GUSLO: General and Unified Structured Light Optimization
Tinglei Wan, Tonghua Su, Zhongjie Wang
TL;DR
GUSLO advances structured light 3D reconstruction by coupling single-shot geometric calibration with artifact-aware photometric adaptation in a unified framework. It achieves this through a Delaunay-barycentric global matching that turns sparse projector-camera matches into dense correspondences, and a physics-guided photometric transfer using PCNet together with a Weighted-Constrained Thin-Plate Spline DeArtifact module. The approach is validated across binary, speckle, and color-coded SL patterns, showing consistent improvements in decoding accuracy and cross-encoding robustness while supporting an open benchmarking system for reproducible SL research.

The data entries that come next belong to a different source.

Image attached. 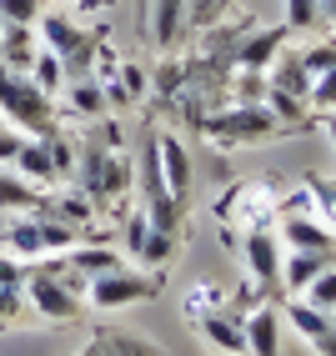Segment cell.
<instances>
[{
  "label": "cell",
  "instance_id": "16",
  "mask_svg": "<svg viewBox=\"0 0 336 356\" xmlns=\"http://www.w3.org/2000/svg\"><path fill=\"white\" fill-rule=\"evenodd\" d=\"M35 56H40L35 26H6V35H0V65H10V70H20V76H31Z\"/></svg>",
  "mask_w": 336,
  "mask_h": 356
},
{
  "label": "cell",
  "instance_id": "26",
  "mask_svg": "<svg viewBox=\"0 0 336 356\" xmlns=\"http://www.w3.org/2000/svg\"><path fill=\"white\" fill-rule=\"evenodd\" d=\"M301 296H306L311 306H317V312H326V316L336 312V261H331V266H326L317 281H311V286H306Z\"/></svg>",
  "mask_w": 336,
  "mask_h": 356
},
{
  "label": "cell",
  "instance_id": "18",
  "mask_svg": "<svg viewBox=\"0 0 336 356\" xmlns=\"http://www.w3.org/2000/svg\"><path fill=\"white\" fill-rule=\"evenodd\" d=\"M281 321H291V331H296L301 341H317L321 331L331 326V316L317 312V306H311L306 296H291V301H286V306H281Z\"/></svg>",
  "mask_w": 336,
  "mask_h": 356
},
{
  "label": "cell",
  "instance_id": "8",
  "mask_svg": "<svg viewBox=\"0 0 336 356\" xmlns=\"http://www.w3.org/2000/svg\"><path fill=\"white\" fill-rule=\"evenodd\" d=\"M241 316L246 312H236V306H211V312L196 316V331L216 346V351H226V356H246V331H241Z\"/></svg>",
  "mask_w": 336,
  "mask_h": 356
},
{
  "label": "cell",
  "instance_id": "31",
  "mask_svg": "<svg viewBox=\"0 0 336 356\" xmlns=\"http://www.w3.org/2000/svg\"><path fill=\"white\" fill-rule=\"evenodd\" d=\"M20 281H26V261L0 251V286H20Z\"/></svg>",
  "mask_w": 336,
  "mask_h": 356
},
{
  "label": "cell",
  "instance_id": "2",
  "mask_svg": "<svg viewBox=\"0 0 336 356\" xmlns=\"http://www.w3.org/2000/svg\"><path fill=\"white\" fill-rule=\"evenodd\" d=\"M0 115L20 136H56V96H45L31 76L10 65H0Z\"/></svg>",
  "mask_w": 336,
  "mask_h": 356
},
{
  "label": "cell",
  "instance_id": "27",
  "mask_svg": "<svg viewBox=\"0 0 336 356\" xmlns=\"http://www.w3.org/2000/svg\"><path fill=\"white\" fill-rule=\"evenodd\" d=\"M286 26L291 31H317L321 26V0H286Z\"/></svg>",
  "mask_w": 336,
  "mask_h": 356
},
{
  "label": "cell",
  "instance_id": "3",
  "mask_svg": "<svg viewBox=\"0 0 336 356\" xmlns=\"http://www.w3.org/2000/svg\"><path fill=\"white\" fill-rule=\"evenodd\" d=\"M201 136L211 140L216 151H231V146H256V140H271V136H286L281 121L261 106H221L216 115L201 121Z\"/></svg>",
  "mask_w": 336,
  "mask_h": 356
},
{
  "label": "cell",
  "instance_id": "1",
  "mask_svg": "<svg viewBox=\"0 0 336 356\" xmlns=\"http://www.w3.org/2000/svg\"><path fill=\"white\" fill-rule=\"evenodd\" d=\"M20 291H26V306L40 321H76L86 306V276H76L65 261H56V266L26 271Z\"/></svg>",
  "mask_w": 336,
  "mask_h": 356
},
{
  "label": "cell",
  "instance_id": "4",
  "mask_svg": "<svg viewBox=\"0 0 336 356\" xmlns=\"http://www.w3.org/2000/svg\"><path fill=\"white\" fill-rule=\"evenodd\" d=\"M156 291H161V276L141 271V266H126V261L86 281V301L95 306V312H126V306L156 301Z\"/></svg>",
  "mask_w": 336,
  "mask_h": 356
},
{
  "label": "cell",
  "instance_id": "32",
  "mask_svg": "<svg viewBox=\"0 0 336 356\" xmlns=\"http://www.w3.org/2000/svg\"><path fill=\"white\" fill-rule=\"evenodd\" d=\"M115 337H121V331H95L76 356H115Z\"/></svg>",
  "mask_w": 336,
  "mask_h": 356
},
{
  "label": "cell",
  "instance_id": "33",
  "mask_svg": "<svg viewBox=\"0 0 336 356\" xmlns=\"http://www.w3.org/2000/svg\"><path fill=\"white\" fill-rule=\"evenodd\" d=\"M15 151H20V131L15 126H0V165H10Z\"/></svg>",
  "mask_w": 336,
  "mask_h": 356
},
{
  "label": "cell",
  "instance_id": "10",
  "mask_svg": "<svg viewBox=\"0 0 336 356\" xmlns=\"http://www.w3.org/2000/svg\"><path fill=\"white\" fill-rule=\"evenodd\" d=\"M141 31L161 51H176L181 35H186V0H151L146 15H141Z\"/></svg>",
  "mask_w": 336,
  "mask_h": 356
},
{
  "label": "cell",
  "instance_id": "14",
  "mask_svg": "<svg viewBox=\"0 0 336 356\" xmlns=\"http://www.w3.org/2000/svg\"><path fill=\"white\" fill-rule=\"evenodd\" d=\"M61 106H65V115H76V121H101V111H106V81H95V76L65 81L61 86Z\"/></svg>",
  "mask_w": 336,
  "mask_h": 356
},
{
  "label": "cell",
  "instance_id": "17",
  "mask_svg": "<svg viewBox=\"0 0 336 356\" xmlns=\"http://www.w3.org/2000/svg\"><path fill=\"white\" fill-rule=\"evenodd\" d=\"M266 81H271L276 90H286V96L306 101V90H311V76H306V65H301V51H291V45H281V56L271 60Z\"/></svg>",
  "mask_w": 336,
  "mask_h": 356
},
{
  "label": "cell",
  "instance_id": "29",
  "mask_svg": "<svg viewBox=\"0 0 336 356\" xmlns=\"http://www.w3.org/2000/svg\"><path fill=\"white\" fill-rule=\"evenodd\" d=\"M0 20H6V26H35L40 0H0Z\"/></svg>",
  "mask_w": 336,
  "mask_h": 356
},
{
  "label": "cell",
  "instance_id": "5",
  "mask_svg": "<svg viewBox=\"0 0 336 356\" xmlns=\"http://www.w3.org/2000/svg\"><path fill=\"white\" fill-rule=\"evenodd\" d=\"M81 241V231H70L65 221L56 216H45V211H31V216H15L6 226V251L20 256V261H40V256H51V251H70Z\"/></svg>",
  "mask_w": 336,
  "mask_h": 356
},
{
  "label": "cell",
  "instance_id": "11",
  "mask_svg": "<svg viewBox=\"0 0 336 356\" xmlns=\"http://www.w3.org/2000/svg\"><path fill=\"white\" fill-rule=\"evenodd\" d=\"M241 331H246V356H281V312L276 306L256 301L241 316Z\"/></svg>",
  "mask_w": 336,
  "mask_h": 356
},
{
  "label": "cell",
  "instance_id": "35",
  "mask_svg": "<svg viewBox=\"0 0 336 356\" xmlns=\"http://www.w3.org/2000/svg\"><path fill=\"white\" fill-rule=\"evenodd\" d=\"M321 126H326V140H331V151H336V111H331V115H321Z\"/></svg>",
  "mask_w": 336,
  "mask_h": 356
},
{
  "label": "cell",
  "instance_id": "30",
  "mask_svg": "<svg viewBox=\"0 0 336 356\" xmlns=\"http://www.w3.org/2000/svg\"><path fill=\"white\" fill-rule=\"evenodd\" d=\"M20 312H26V291L20 286H0V331H10L20 321Z\"/></svg>",
  "mask_w": 336,
  "mask_h": 356
},
{
  "label": "cell",
  "instance_id": "34",
  "mask_svg": "<svg viewBox=\"0 0 336 356\" xmlns=\"http://www.w3.org/2000/svg\"><path fill=\"white\" fill-rule=\"evenodd\" d=\"M306 346H311V351H317V356H336V321H331V326L321 331V337H317V341H306Z\"/></svg>",
  "mask_w": 336,
  "mask_h": 356
},
{
  "label": "cell",
  "instance_id": "9",
  "mask_svg": "<svg viewBox=\"0 0 336 356\" xmlns=\"http://www.w3.org/2000/svg\"><path fill=\"white\" fill-rule=\"evenodd\" d=\"M276 236L286 251H336V236H331V226L317 221V211H286Z\"/></svg>",
  "mask_w": 336,
  "mask_h": 356
},
{
  "label": "cell",
  "instance_id": "13",
  "mask_svg": "<svg viewBox=\"0 0 336 356\" xmlns=\"http://www.w3.org/2000/svg\"><path fill=\"white\" fill-rule=\"evenodd\" d=\"M331 261H336V251H286V261H281V291L286 296H301L311 281L331 266Z\"/></svg>",
  "mask_w": 336,
  "mask_h": 356
},
{
  "label": "cell",
  "instance_id": "24",
  "mask_svg": "<svg viewBox=\"0 0 336 356\" xmlns=\"http://www.w3.org/2000/svg\"><path fill=\"white\" fill-rule=\"evenodd\" d=\"M31 81L45 90V96H56V90L65 86V65H61V56L40 45V56H35V65H31Z\"/></svg>",
  "mask_w": 336,
  "mask_h": 356
},
{
  "label": "cell",
  "instance_id": "19",
  "mask_svg": "<svg viewBox=\"0 0 336 356\" xmlns=\"http://www.w3.org/2000/svg\"><path fill=\"white\" fill-rule=\"evenodd\" d=\"M171 251H176V236H171V231H156V226H151V231H146V241H141V246L131 251V261H136L141 271H161L166 261H171Z\"/></svg>",
  "mask_w": 336,
  "mask_h": 356
},
{
  "label": "cell",
  "instance_id": "38",
  "mask_svg": "<svg viewBox=\"0 0 336 356\" xmlns=\"http://www.w3.org/2000/svg\"><path fill=\"white\" fill-rule=\"evenodd\" d=\"M0 35H6V20H0Z\"/></svg>",
  "mask_w": 336,
  "mask_h": 356
},
{
  "label": "cell",
  "instance_id": "21",
  "mask_svg": "<svg viewBox=\"0 0 336 356\" xmlns=\"http://www.w3.org/2000/svg\"><path fill=\"white\" fill-rule=\"evenodd\" d=\"M35 201H40L35 186H31V181H20L10 165H0V206H6V211H31Z\"/></svg>",
  "mask_w": 336,
  "mask_h": 356
},
{
  "label": "cell",
  "instance_id": "25",
  "mask_svg": "<svg viewBox=\"0 0 336 356\" xmlns=\"http://www.w3.org/2000/svg\"><path fill=\"white\" fill-rule=\"evenodd\" d=\"M336 111V70H326V76H317L311 81V90H306V115H331Z\"/></svg>",
  "mask_w": 336,
  "mask_h": 356
},
{
  "label": "cell",
  "instance_id": "22",
  "mask_svg": "<svg viewBox=\"0 0 336 356\" xmlns=\"http://www.w3.org/2000/svg\"><path fill=\"white\" fill-rule=\"evenodd\" d=\"M236 0H186V31H211L231 15Z\"/></svg>",
  "mask_w": 336,
  "mask_h": 356
},
{
  "label": "cell",
  "instance_id": "6",
  "mask_svg": "<svg viewBox=\"0 0 336 356\" xmlns=\"http://www.w3.org/2000/svg\"><path fill=\"white\" fill-rule=\"evenodd\" d=\"M241 261H246V276L256 291H281V261H286V246L271 226H246L241 231Z\"/></svg>",
  "mask_w": 336,
  "mask_h": 356
},
{
  "label": "cell",
  "instance_id": "20",
  "mask_svg": "<svg viewBox=\"0 0 336 356\" xmlns=\"http://www.w3.org/2000/svg\"><path fill=\"white\" fill-rule=\"evenodd\" d=\"M65 266L90 281V276H101V271H111V266H121V256H115V251H95V246H70V251H65Z\"/></svg>",
  "mask_w": 336,
  "mask_h": 356
},
{
  "label": "cell",
  "instance_id": "28",
  "mask_svg": "<svg viewBox=\"0 0 336 356\" xmlns=\"http://www.w3.org/2000/svg\"><path fill=\"white\" fill-rule=\"evenodd\" d=\"M301 65H306V76H311V81H317V76H326V70H336V40L306 45V51H301Z\"/></svg>",
  "mask_w": 336,
  "mask_h": 356
},
{
  "label": "cell",
  "instance_id": "37",
  "mask_svg": "<svg viewBox=\"0 0 336 356\" xmlns=\"http://www.w3.org/2000/svg\"><path fill=\"white\" fill-rule=\"evenodd\" d=\"M291 356H317V351H311V346H296V351H291Z\"/></svg>",
  "mask_w": 336,
  "mask_h": 356
},
{
  "label": "cell",
  "instance_id": "7",
  "mask_svg": "<svg viewBox=\"0 0 336 356\" xmlns=\"http://www.w3.org/2000/svg\"><path fill=\"white\" fill-rule=\"evenodd\" d=\"M10 171L20 181H31L35 191L61 181V165H56V136H20V151L10 161Z\"/></svg>",
  "mask_w": 336,
  "mask_h": 356
},
{
  "label": "cell",
  "instance_id": "12",
  "mask_svg": "<svg viewBox=\"0 0 336 356\" xmlns=\"http://www.w3.org/2000/svg\"><path fill=\"white\" fill-rule=\"evenodd\" d=\"M156 161H161L166 191H171L176 201H186V196H191V156H186V146H181V136L156 131Z\"/></svg>",
  "mask_w": 336,
  "mask_h": 356
},
{
  "label": "cell",
  "instance_id": "15",
  "mask_svg": "<svg viewBox=\"0 0 336 356\" xmlns=\"http://www.w3.org/2000/svg\"><path fill=\"white\" fill-rule=\"evenodd\" d=\"M281 45H286V31H251V35L236 40L231 60L241 70H271V60L281 56Z\"/></svg>",
  "mask_w": 336,
  "mask_h": 356
},
{
  "label": "cell",
  "instance_id": "36",
  "mask_svg": "<svg viewBox=\"0 0 336 356\" xmlns=\"http://www.w3.org/2000/svg\"><path fill=\"white\" fill-rule=\"evenodd\" d=\"M321 20H331V26H336V0H321Z\"/></svg>",
  "mask_w": 336,
  "mask_h": 356
},
{
  "label": "cell",
  "instance_id": "23",
  "mask_svg": "<svg viewBox=\"0 0 336 356\" xmlns=\"http://www.w3.org/2000/svg\"><path fill=\"white\" fill-rule=\"evenodd\" d=\"M266 70H241L236 65V81H231V106H261L266 101Z\"/></svg>",
  "mask_w": 336,
  "mask_h": 356
},
{
  "label": "cell",
  "instance_id": "39",
  "mask_svg": "<svg viewBox=\"0 0 336 356\" xmlns=\"http://www.w3.org/2000/svg\"><path fill=\"white\" fill-rule=\"evenodd\" d=\"M331 321H336V312H331Z\"/></svg>",
  "mask_w": 336,
  "mask_h": 356
}]
</instances>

The methods enable reliable SL reconstruction under challenging lighting and textures, with practical implications for industrial inspection and cultural heritage digitization.
Abstract
Structured light (SL) 3D reconstruction captures the precise surface shape of objects, providing high-accuracy 3D data essential for industrial inspection and cultural heritage digitization. However, existing methods suffer from two key limitations: reliance on scene-specific calibration with manual parameter tuning, and optimization frameworks tailored to specific SL patterns, limiting their generalizability across varied scenarios. We propose General and Unified Structured Light Optimization (GUSLO), a novel framework addressing these issues through two coordinated innovations: (1) single-shot calibration via 2D triangulation-based interpolation that converts sparse matches into dense correspondence fields, and (2) artifact-aware photometric adaptation via explicit transfer functions, balancing generalization and color fidelity. We conduct diverse experiments covering binary, speckle, and color-coded settings. Results show that GUSLO consistently improves accuracy and cross-encoding robustness over conventional methods in challenging industrial and cultural scenarios.